[Q81 to Q90]

Q81 Joseph Johnson: Was it Parsons Brinckerhoff that encouraged the Highways Agency to have this inflated view of what it would cost? 
Graham Dalton: The shadow bid model, which is the one you are referring to-the numbers are in figure 6-was actually put together by PricewaterhouseCoopers as part of the cost model.

Q82 Mr Bacon: Isn't it amazing that you spend all this money on consultants-£80 million all together- and still get it so badly wrong? What does that say about your ability to buy advice? 
Graham Dalton: Can I just point out that we did have the maintenance report before? In the two and a half years that I have been in the agency, we have done quite a lot of work to improve the commercial management and estimating capability. Before, maintenance was actually on the major projects as well. The difference with this one is that we go out routinely. In 2008, we let three maintenance contracts, which are typically for five to seven-year terms. We have much better data about what those costs will be when we go and do the job.

Q83 Chair:  Do they all come in below your estimated costs?
Graham Dalton: The winning bids on two of the three, if I recall, were below by a small margin, and our estimate was typically around the second bid level-so a spread of bids around our estimate. The difference between this and the maintenance contracts that we've bid more routinely is that this is asking contractors to take a view over 30 years of what it's going to cost them to either maintain or renew the asset and the structures. Routinely, we just take a four or five-year look ahead, or get rates for the type of work, however much of that work comes up.

Q84 Ian Swales:  So was that a bad decision, to decide to do that, then? To go over 30 years? 
Graham Dalton: This is the nub of what this contract is really about. The widening is an important part of improving the service to road users, but we are effectively pre-buying maintenance and transferring the renewals of asset risk on to the contracting consortium. The competition that we got, where we got two very tight bids, two very close bids, was an ambitious view on what they could do to operate and, really, their view on when they were going to have to renew assets, or the amount of work they'd have to do over that time. That's where the real competition comes in.

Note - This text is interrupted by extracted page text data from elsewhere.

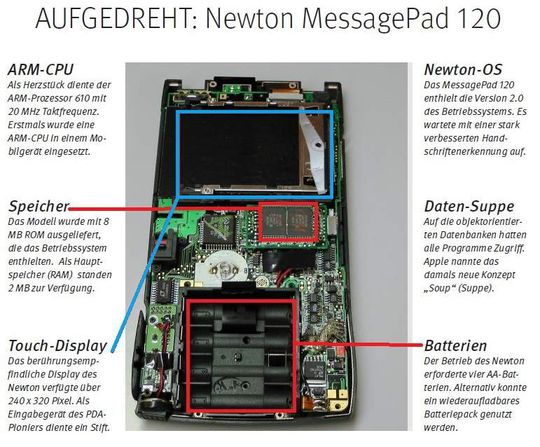 AUFGEDREHT: Newton MessagePad 120

ARM-CPU
Als Herzstück diente der ARM-Prozessor 610 mit 20 MHz Taktfrequenz. Erstmals wurde eine ARM-CPU in einem Mobilgerät eingesetzt.

Speicher
Das Modell wurde mit 8 MB ROM ausgeliefert, die das Betriebssystem enthielten. Als Hauptspeicher (RAM) standen 2 MB zur Verfügung.

Touch-Display
Das berührungsempfindliche Display des Newton verfügte über 240 x 320 Pixel. Als Eingabegerät des PDA-Pioniers diente ein Stift.

Newton-OS
Das MessagePad 120 enthielt die Version 2.0 des Betriebssystems. Es wartete mit einer stark verbesserten Handschriftenerkennung auf.

Daten-Suppe
Auf die objektorientierten Datenbanken hatten alle Programme Zugriff. Apple nannte das damals neue Konzept „Soup“ (Suppe).

Batterien
Der Betrieb des Newton erforderte vier AA-Batterien. Alternativ konnte ein wiederaufladbares Batteriepack genutzt werden.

Q85 Mrs McGuire: How did you judge whether or not they were taking a pessimistic view of what needed to be carried out over a 30-year contract, which would inflate the cost of the maintenance, or an optimistic view? How did you benchmark their analysis?
Graham Dalton:  Ginny Clarke was the chief highways engineer. I'll ask her to give the detail. 
Ginny Clarke: We gave them an indication of what maintenance we would expect in the normal five-year cycle, and part of the tender they returned to us was their indication of how they would renew the asset over that 30-year period. So against the overall cost of operation maintenance they then told us an indicative basis on which they would renew the asset and maintain it. So we were able to make a judgment-whether they were actually underestimating, for instance, the sustainability of the road pavement, and when they would renew that. So that was part of the assessment of the tender and of the robustness of those bids.

Q86 Mrs McGuire: And they would build in a 30-year projection on construction inflation costs and so on into that?
Ginny Clarke: No. Effectively the cost model gave them high-level figures. What we asked them to do was understand the techniques they were going to use, rather than the cost of those-because the cost is the total cost; what we wanted to understand was what sort of work would they be doing. Would it be similar to the sort of things we might project over that period of time?

Q87 Mrs McGuire:  Why did you go for the 30 years, which obviously you had little experience of, as against your normal projection of five or even 10 years? Thirty years, in terms of coming up with a figure for a highway, just strikes me as a little lengthy. I can understand it in terms of a building or something, but I don't quite understand why you would want to do it 30 years.
Ginny Clarke: Actually we had done our previous design, build finance and operate schemes on 30 years.

Q88 Mrs McGuire:  So you weren't new at this game.
Ginny Clarke: No. They are now 10 or 12 years old, now, the first ones, so we have some understanding about how, over the period of time, the DBFO actually enacts those plans. Rather than the theory of it, what do they actually do in practice? That's the basis on which we did, again, a 30 year. It's also in relation to the financial model-

Q89 Chair: But you got it horribly wrong. So what have you learned? You got it wrong. You know you were out by between, whatever it is-I've lost the figures now-27% to 43%. Or 48%? I cannot read my own writing. You got it horribly, horribly wrong. 
I'll tell you what it just makes me think. If any contractor came in, they came in lower. We haven't a clue whether at their lower price actually we're getting value for money.
Graham Dalton: Well you could look at it the other way and say that's actually the power of the competition and three strong bids coming in-

Q90 Chair: No, because we can have no confidence in your advice or your advisers' advice as to what is a real value-for-money figure for maintaining this bit of the M25 for 30 years. We just haven't got a clue-and no confidence, given your track record in failing to understand the real cost of it.
Graham Dalton: Well, the estimates came in very competitively. I think it's a good thing that they came in competitively. The thing we had to do is to really make sure that the assumptions that have been made in those bids and those tenders were actually bids that the contractor was going to be able to live with.